The use of field-theoretic representations has emerged as an increasingly attractive and flexible method for describing the statistical behavior of soft materials, granting direct access to thermodynamically-derived structures and properties of interest, while avoiding the computational expense of a traditional explicit particle model. Leveraging the recently-developed complex Langevin (CL) method for full field-theoretic simulation of exact fluctuating field theories, along with the ever-advancing capabilities of academic and industrial computing infrastructures, field-theoretic descriptions of charge-containing soft matter systems – such as polyelectrolyte solutions and polymerized ionic liquids – permit the direct simulation of inhomogeneous, strongly-fluctuating dense fluids of charged species, illuminating the collective thermal motion, and associated electrostatic correlations, of coarse-grained charge-containing molecules. Beyond the already vast materials design space available to this class of field theories, one detail that has thus far been omitted is the explicit polarizability carried by all molecular species contained in a real charge-containing soft matter system.
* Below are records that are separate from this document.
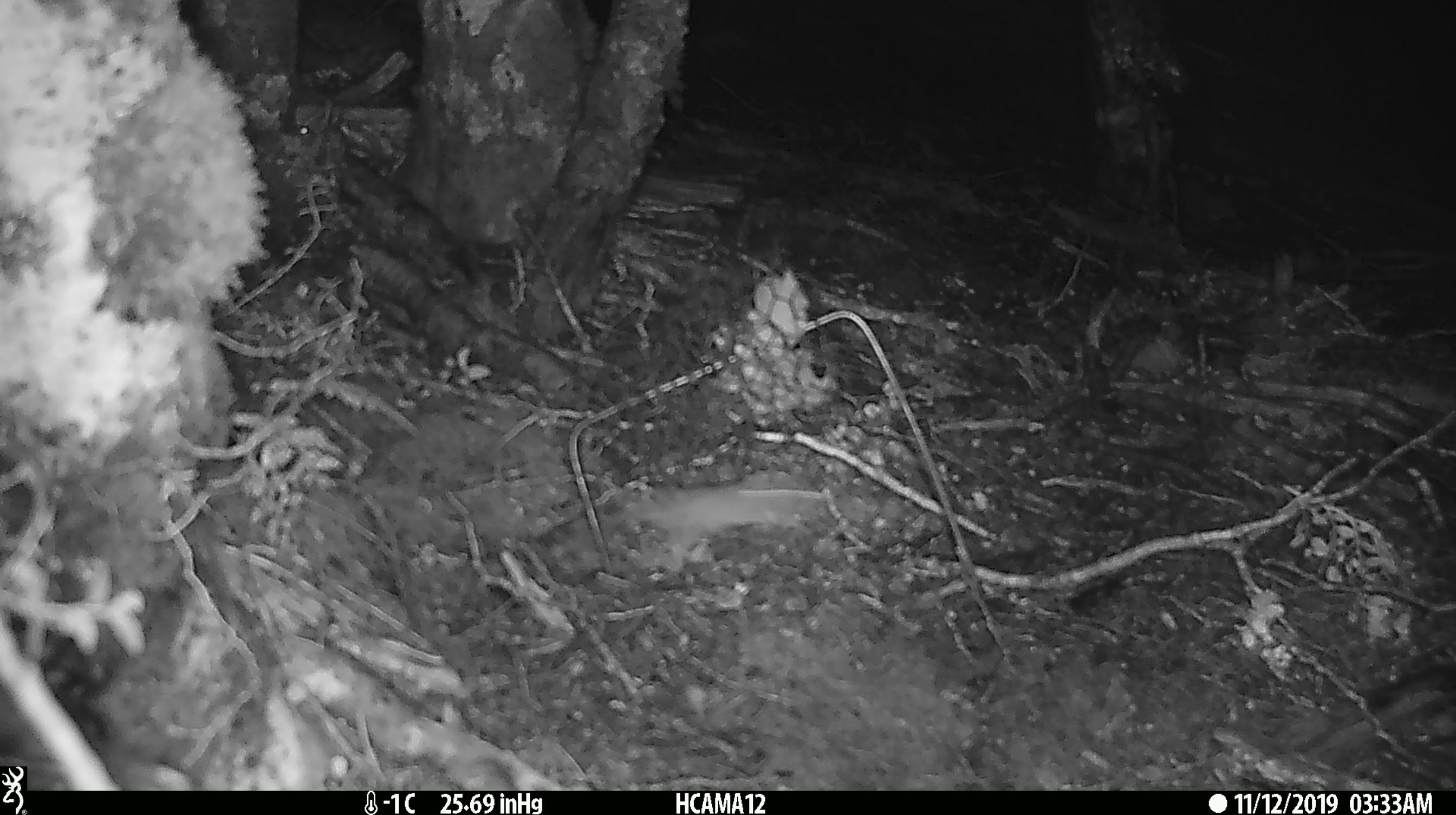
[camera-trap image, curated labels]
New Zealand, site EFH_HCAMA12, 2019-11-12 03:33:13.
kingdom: Animalia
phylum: Chordata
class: Mammalia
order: Rodentia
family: Muridae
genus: Mus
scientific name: Mus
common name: mouse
In this talk, I discuss the construction and implementation of a molecularly-informed field theory for a fluid of polarizable media, assigning ``bead'' molecules with a polarizability via a simple Drude oscillator model. Beads can optionally carry a net free charge or be connected in chains to produce electrolyte and polymer models, respectively. By constructing a simple fluid model of oppositely charged, polarizable electrolyte beads, the model is shown to self-consistently include: short-range van der Waals attractions between polarizable beads, short-range ion-dipole attractions between  the net free charge and net dipole moment of neighboring beads, dielectric screening of electrostatic correlations due to intervening polarizable beads, and a long-range Debye-Hückel net ion-ion interaction, subject to the charge-screening and dielectric-screening effects of the bulk fluid.
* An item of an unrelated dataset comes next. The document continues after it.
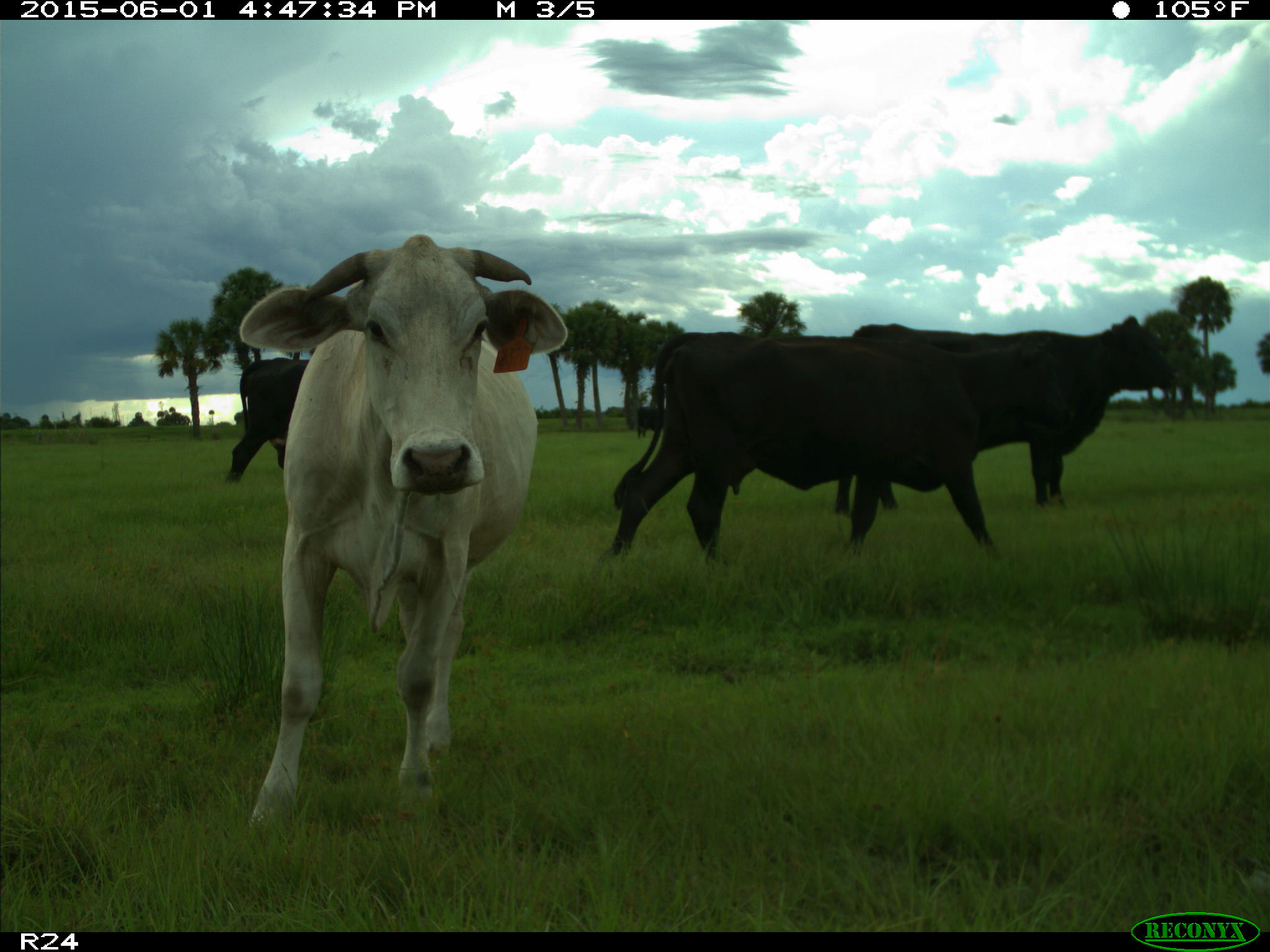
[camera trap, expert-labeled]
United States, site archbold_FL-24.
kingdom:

Subsequently adopting a fluid model of polarizable, charge-neutral beads, the role of an applied electric field in shifting the phase stability of a binary dielectric fluid is explored. When an electric field is introduced, the dielectric constant of the fluid can be directly determined from the statistical behavior of the fluid in the weak-field limit. Its composition dependence determines the applied field-dependent contribution to the miscibility of the fluid mixture, which is cast in the form of an effective Flory interaction parameter. Through the behavior of this parameter, I identify structural contrast between dissimilar molecules as a necessary ingredient to recover the field-induced mixing behavior that has been observed experimentally. This effect is discussed in the context of three classes of binary systems: a simple mixture, a homopolymer blend, and a homopolymer solution.